The maintenance burden, plus REST’s tendency to “over fetch” data, has driven Allan toward GraphQL, which he says can simplify this work. The young IBM i developer says he works primarily with the open source express-graphsql package that’s supported by the GraphQL project on GitHub. Allan has also used the .NET GraphQL server for a mobile application that uses Apollo.
“What GraphQL can do is fix a lot of these issues. It can take what’s great about RESTful APIs and make it easier to develop and maintain long term,” he says. “Because of the way GraphQL works — and there’s only one schema — you don’t need to actually build multiple RESTful APIs. There is one single API and the front-end can request whatever information they want.”
There’s been a lot said about GraphQL since it burst onto the scene in 2018, and not all of it is good. For starters, it could be overkill for smaller projects. Plus, it doesn’t necessarily improve performance out of the box, and requires its own optimization (which Apollo’s implementation can provide). Check out Honest Engineering’s take on GraphQL to hear some of the criticisms of the nascent technology.
But for larger IBM i shops that are developing more elaborate Web and mobile apps that touch multiple backends, it could be worth the effort. Allan certainly is a backer, and that’s saying something.

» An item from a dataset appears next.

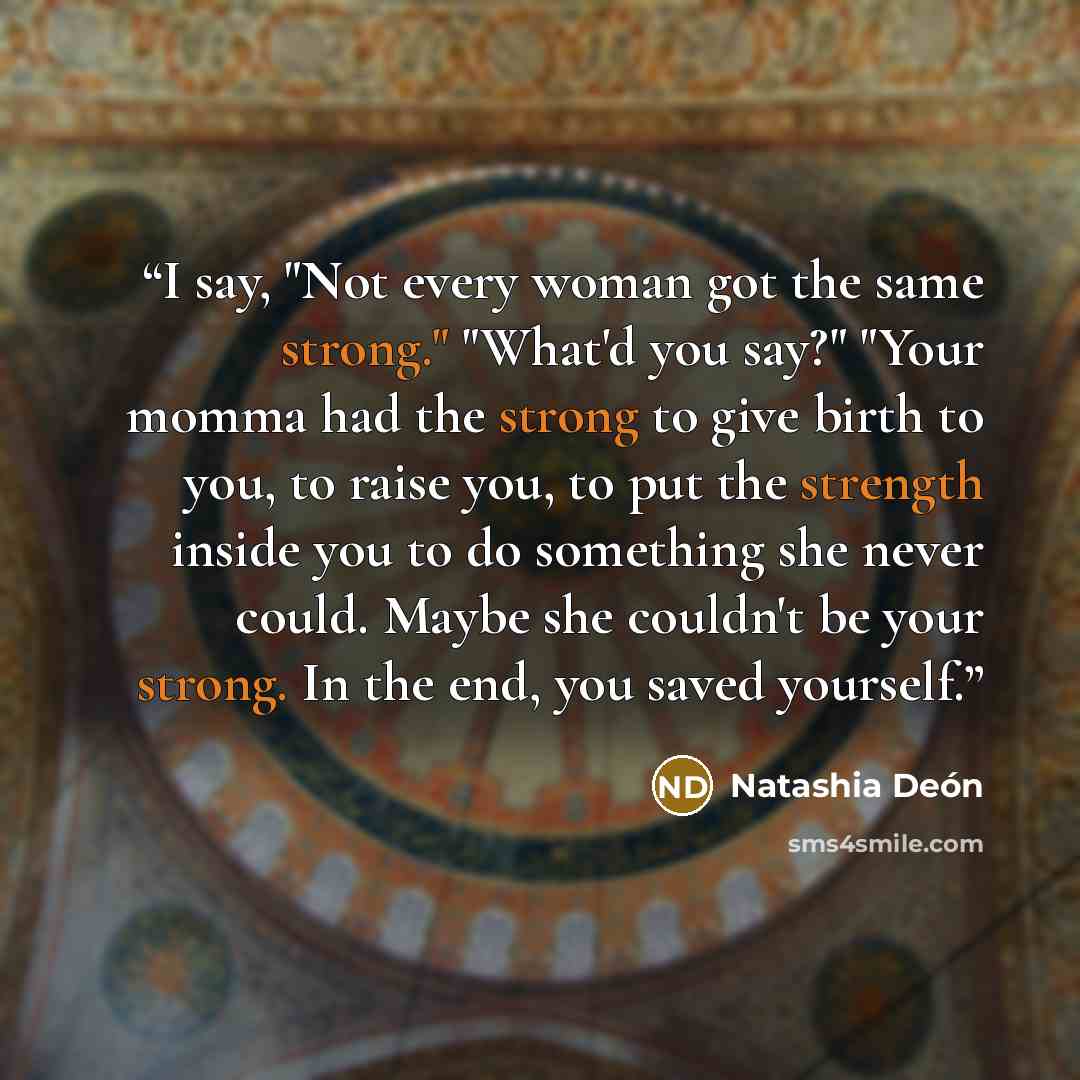 “I say, "Not every woman got the same strong." "What'd you say?" "Your momma had the strong to give birth to you, to raise you, to put the strength inside you to do something she never could. Maybe she couldn't be your strong. In the end, you saved yourself.” quote by Natashia Deón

“I love GraphQL. It’s fantastic for big data sets,” Allan says (specifically, it’s good for normalized data, but not so good on denormalized data). “If you build the API correctly, it can have built-in paging for data sets. It can have built-in limits and offsets, built-in where clauses. It can handle a lot of the sort of paging that you’d have to write manually in your pages. That’s a key point: It can do a lot of the work for you.”
The key advantage of GraphQL, Allan says, is that you define the data source once, and then you never have to do it again, due to the way GraphQL manages relationships. “It’s much easier for clients, as in mobile apps or Web pages, because again there’s only one API and the front-end can just specify what data you actually need,” he says. “That’s the key point.”